Single molecule FRET assay for DNA degradation. (A) Top and side views of the crystal structure of λ exonuclease with DNA (PDB entry 3SM4) demonstrating that two nucleotides (violet) of the 5′-end strand are pre-melted at the ss-ds junction and inserted into the active site of one subunit. (B) Experimental scheme, depicting the DNA and protein tilted with an angle relative to the DNA. (C) FRET-time trace, demonstrating how degradation time is assigned. (D) FRET-histogram that was obtained as shown in (B) (top: dsDNA; middle: before the degradation without Mg2+; bottom: after the degradation with Mg2+). (E) FRET-histograms obtained before (black curve) and after (red curve) a 2-min reaction with DNA substrates with (top) and without (bottom) a 5′ terminal phosphate. (F) The 5′ terminal phosphate is essential for the formation of a catalytically active DNA and enzyme complex. The fitted exponential growth of 5′P-DNA (black line) and 5′OH-DNA (red line) are 20 s and 403 s, respectively. Error bars denote SEM.

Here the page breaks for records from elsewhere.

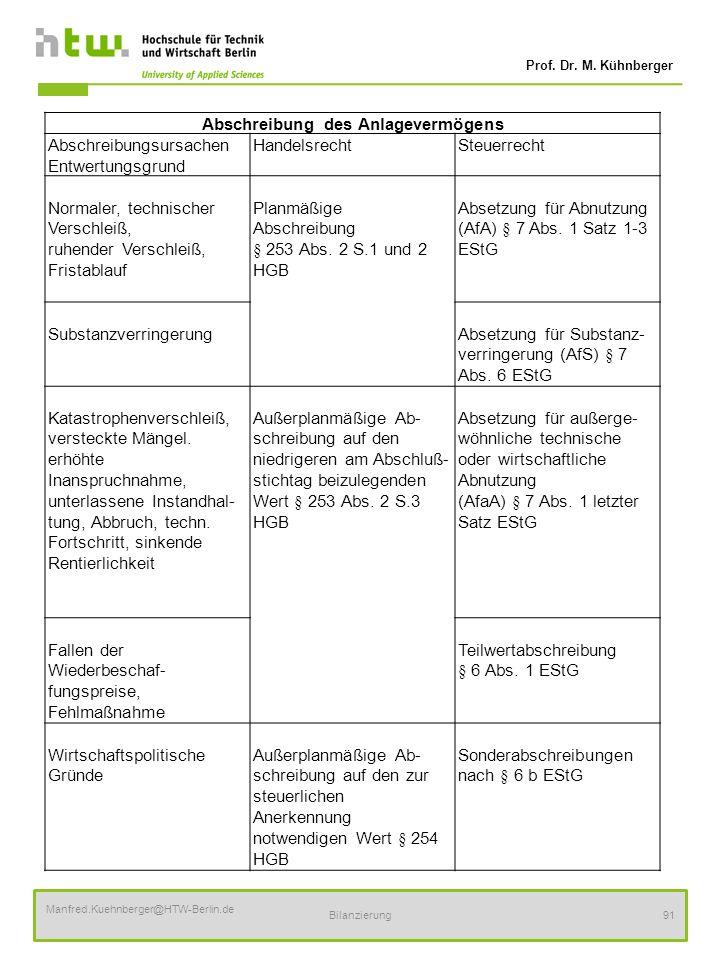 Prof. Dr. M. Kühnberger Manfred.Kuehnberger@HTW-Berlin.de Bilanzierung91 Abschreibung des Anlagevermögens Abschreibungsursachen Entwertungsgrund Hande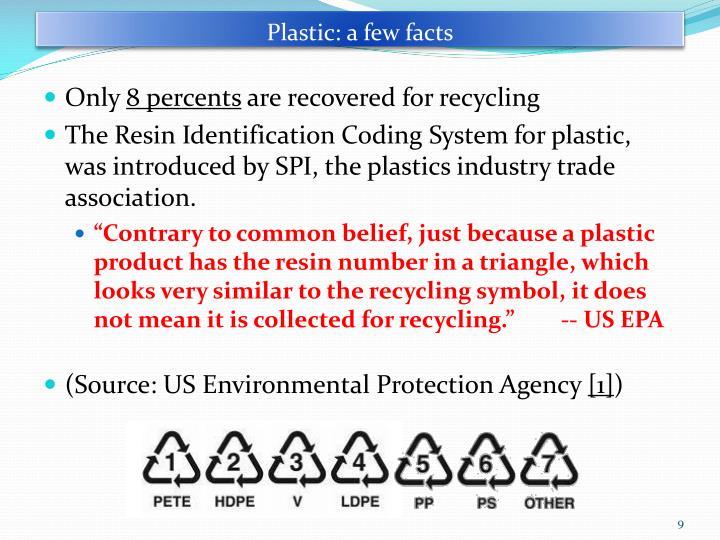 Plastic: a few facts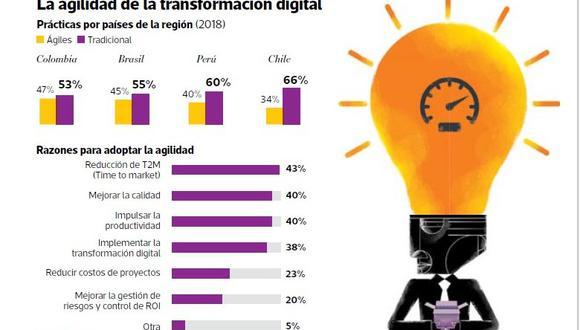 La transformación digital se está llevando a cabo en 85% de las empresas en América Latina, con un modelo repetible y gestionado. Eso es 6% más que en el 2017.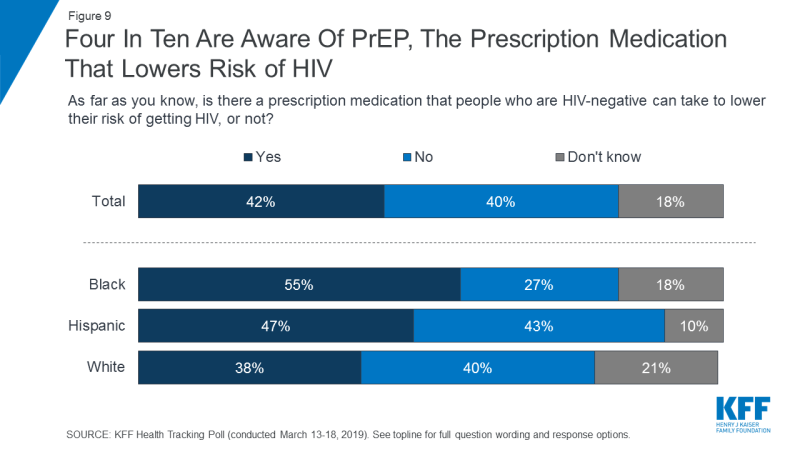 Figure 9: Four In Ten Are Aware Of PrEP, The Prescription Medication That Lowers Risk of HIV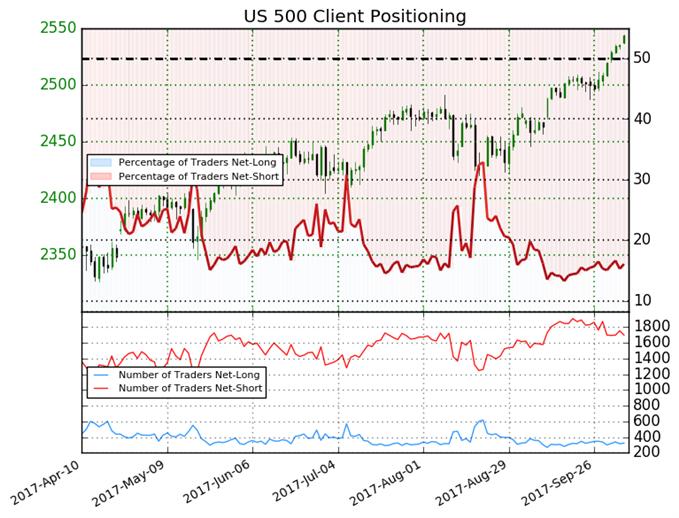 S&P 500 Bullish Bias Eases as New Highs Emerge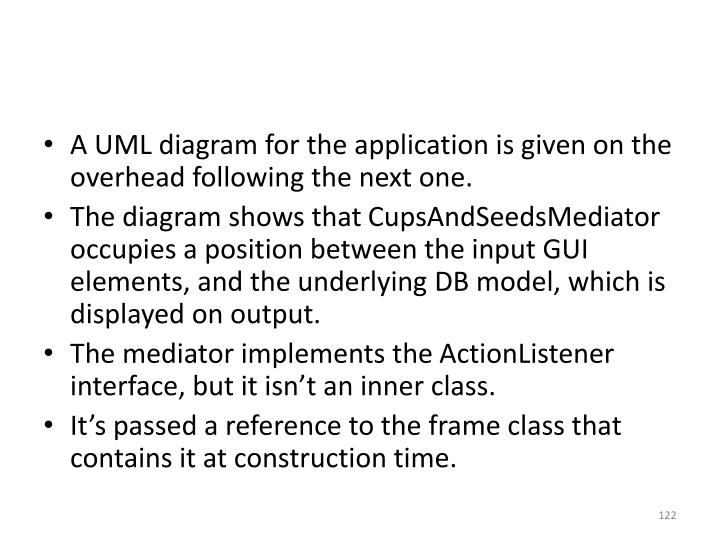 A UML diagram for the application is given on the overhead following the next one.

We constructed a blunt-ended dsDNA substrate with a 5′ phosphate group on the hydrolyzed strand (Figure 1B). The FRET donor (Cy3) and the acceptor (Cy5) were placed 23 and 43 bp, respectively, into the duplex on the non-hydrolyzed strand. To monitor the processive activity of λ exonuclease in real time at a single-molecule resolution, the DNA substrate was immobilized by a biotin-streptavidin interaction on a polymer-coated quartz surface (Figure 1B). Upon addition of the enzyme and Mg2+ to the DNA on the surface, the enzyme converted the rigid dsDNA to ssDNA, degrading the 5′ hydrolyzed strand. The degradation reaction resulted in a FRET increase caused by the decrease in the time-averaged distance between the two fluorophores, but such a time-averaging FRET change did not appear in the absence of Mg2+ (Figure 1D). The FRET histogram changed from a peak at E = 0.26 before the reaction to a peak at E = 0.54 after the reaction (Figure 1C and D). The complete shift from low to high FRET indicated efficient degradation of DNA by λ exonuclease. The steep FRET increase without intermediate steps indicated that λ exonuclease is indeed processive, as reported in our previous study (18). We measured the degradation time of the labeled 20-nt region over which FRET increased from the minimum to the maximum values (Figure 1C). The degradation rates were calculated by the number of nucleotides (20 nt) divided by the degradation time (1.1 s), thus resulting in ∼18 nt s−1. The processive degradation rates have been measured as 10–12 nt s−1 by bulk biochemical studies (20,21) and 13–18 nt s−1 by single molecule studies (10,16,18). Our previous study demonstrated that the labeling with iCy3 on DNA substrates had a minimal effect on the degradation (18).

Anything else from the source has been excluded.